After much back and forth with the cable company, we once again have a functional TV, replete with the ability to record TV as we see fit. Our temporary location for the past six months did not have this feature, which forced us to subsist on a TV diet of hulu and netflix and the occasional torrent file. Not anymore. TV is back. And I have to say that 24 hours in there are certainly many plusses...and many minuses, too.
One thing you notice when you do not have a cable TV connection, is just how much something like a cable TV connection shapes your perception of the world around you. I say this while having maintained a sizable internet habit and chronic fixation with NPR whenever mobile throughout our period of no TV. We are nothing if not media junkies around these parts. But there is something different about TV and how big a role it plays in cluing you in to the national psyche. Without it piping in to your brain, you have much more leeway in deciding how you should feel about issues. I think a lot of it has to do with the commercials. I had already given up on all TV news except The Daily Show, Colbert and Jim Lehrer way before our TV hiatus, so I'm willing to rule out the influence of the 24-hour news networks. That done, I don't imagine it could be too much else but the commercials. One example: Living like we were, I was only dimly aware of the impending release of Avatar. Had we been watching TV this fall, I can only imagine that the event that was the release of the film would have been quite firm in our minds for a period of weeks leading up to the film's release. Such is the dynamic of television advertising.

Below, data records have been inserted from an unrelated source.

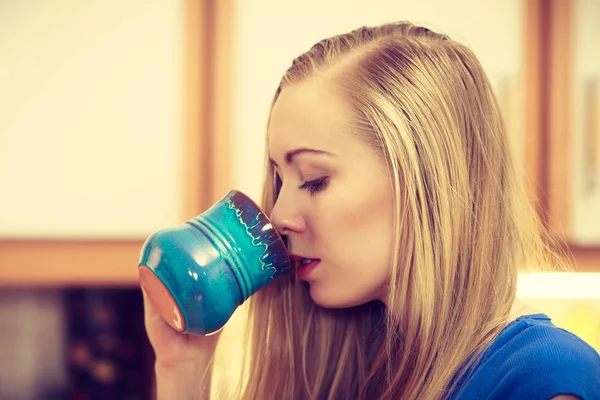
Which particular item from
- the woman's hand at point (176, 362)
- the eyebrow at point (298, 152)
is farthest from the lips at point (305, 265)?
the woman's hand at point (176, 362)

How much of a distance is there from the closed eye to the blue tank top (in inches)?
10.2

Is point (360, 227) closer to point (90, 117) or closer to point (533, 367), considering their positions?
point (533, 367)

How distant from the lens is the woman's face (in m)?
0.71

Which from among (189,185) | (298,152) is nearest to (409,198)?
(298,152)

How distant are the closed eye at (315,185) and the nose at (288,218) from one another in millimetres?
26

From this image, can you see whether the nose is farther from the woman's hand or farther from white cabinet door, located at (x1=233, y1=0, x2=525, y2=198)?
white cabinet door, located at (x1=233, y1=0, x2=525, y2=198)

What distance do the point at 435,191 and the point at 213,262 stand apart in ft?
0.88

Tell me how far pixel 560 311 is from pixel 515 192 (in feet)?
3.44

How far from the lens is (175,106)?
1438 millimetres

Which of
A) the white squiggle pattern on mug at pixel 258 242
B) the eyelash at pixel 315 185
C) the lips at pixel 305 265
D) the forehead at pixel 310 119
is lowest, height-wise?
the lips at pixel 305 265

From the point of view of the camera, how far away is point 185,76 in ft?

More than the commercials, the thing that continues to amaze me is just how shitty most of the stuff that is on my TV is. Today, I spent ~two hours watching TV that I was interested in before I sat down to watch it (The Daily Show + Colbert + Andrew Zimmern + The Newshour - all of the interspersed commercials). It was all good, worthwhile stuff. I was even able to put it on in the background while I did some of the more menial work-related tasks. That was nice.

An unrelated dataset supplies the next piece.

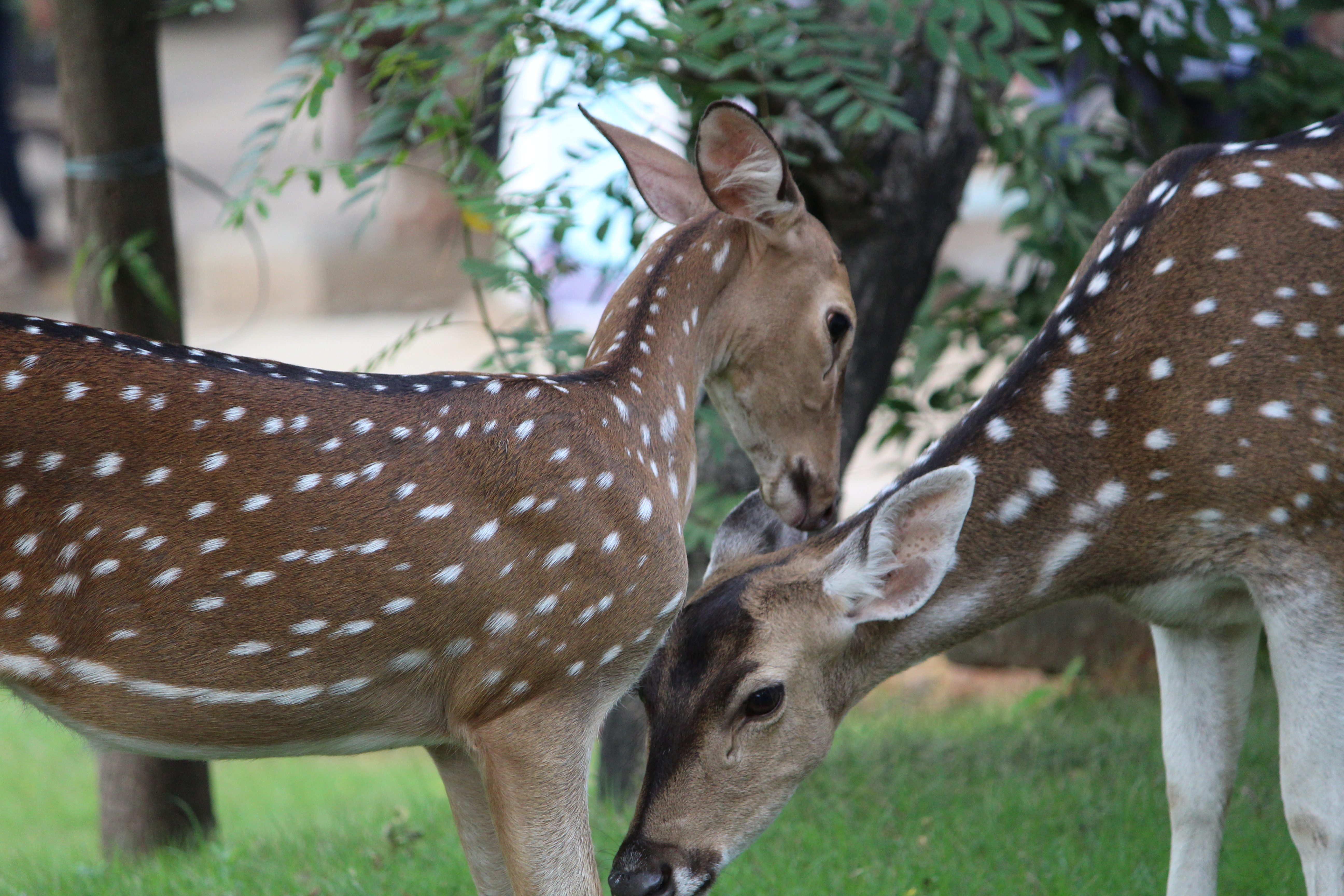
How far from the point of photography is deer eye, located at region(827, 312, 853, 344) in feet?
13.3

In addition to the above, I spent another hour or so watching bits of three other programs. The first, called "Conveyor Belt of Love," involved men being brought onto a stage via the titular conveyor belt wherein women decided if they wanted to date them based on a minutes worth of interaction. Shockingly, this approach did not produce a large number of well-matched couples. I was able to watch a small segment of some terrible show on VH1 about Aspen, wherein I saw a man lick a woman's bosom at a party and then accompany her to the bathroom for what I can only feel was not a mutual session of metabolic waste elimination. Finally, we saw the beginning of a new reality TV show wherein a broke, 31-year old man who lives in his parent's basement and is notable only for the fact that he has not won three previous VH1 reality TV game shows that he has been on, will have 15 women with poor fashion sense and low self-esteem vie for his affections while they all live in his parent's house along with his parents.

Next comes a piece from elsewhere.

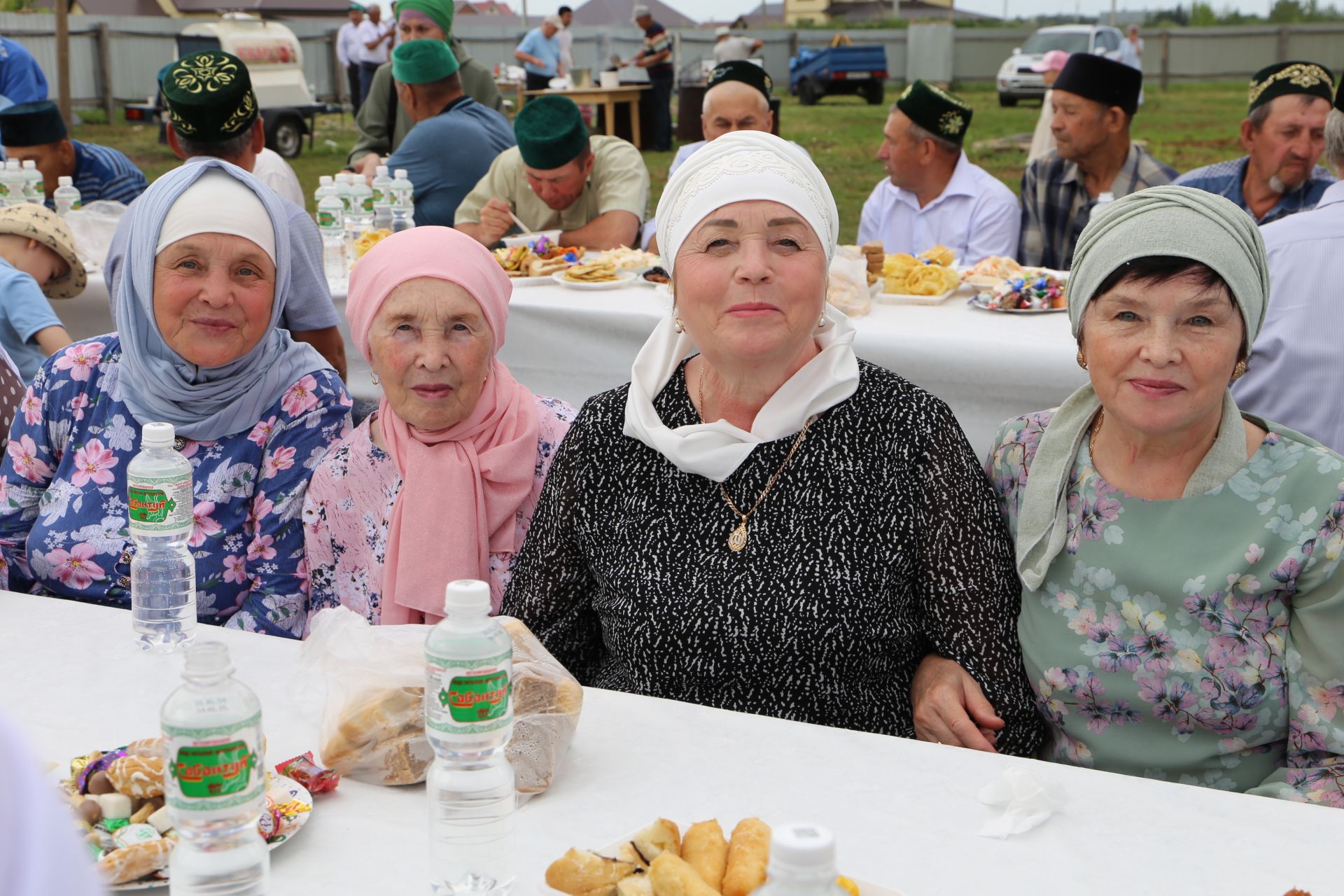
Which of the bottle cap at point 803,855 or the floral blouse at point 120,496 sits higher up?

So, this is my TV. I figure that even though we have the most user-empowered mode of engaging with the medium available to the home viewer in the form of a DVR and I still can only manage a .500 in watching what I would consider to be "worthwhile" TV, that television really is dying in a way. I wonder just how long it will be until we will be able to jettison this rather silly mode of receiving hundreds of channels of muddy water from which to sift for a few pearls in favor of something resembling the fabled "ala-carte" menu of shows that we actually want to watch? I know that the minute we get that chance around these parts, we'll jump at it. And maybe, just maybe, the death of TV will also kill off all of the flotsam of marginal celebrity that the recent reality TV craze has spawned. I can't imagine too many people would pay extra to watch a 31-year old man in his parent's basement.
PS- I just remembered that we also watched five minutes of a reality TV show about repo men that may well have been the most obviously fake, poorly acted thing that that I have ever seen, made all the more ironic by the fact that it was on a network called "TruTV."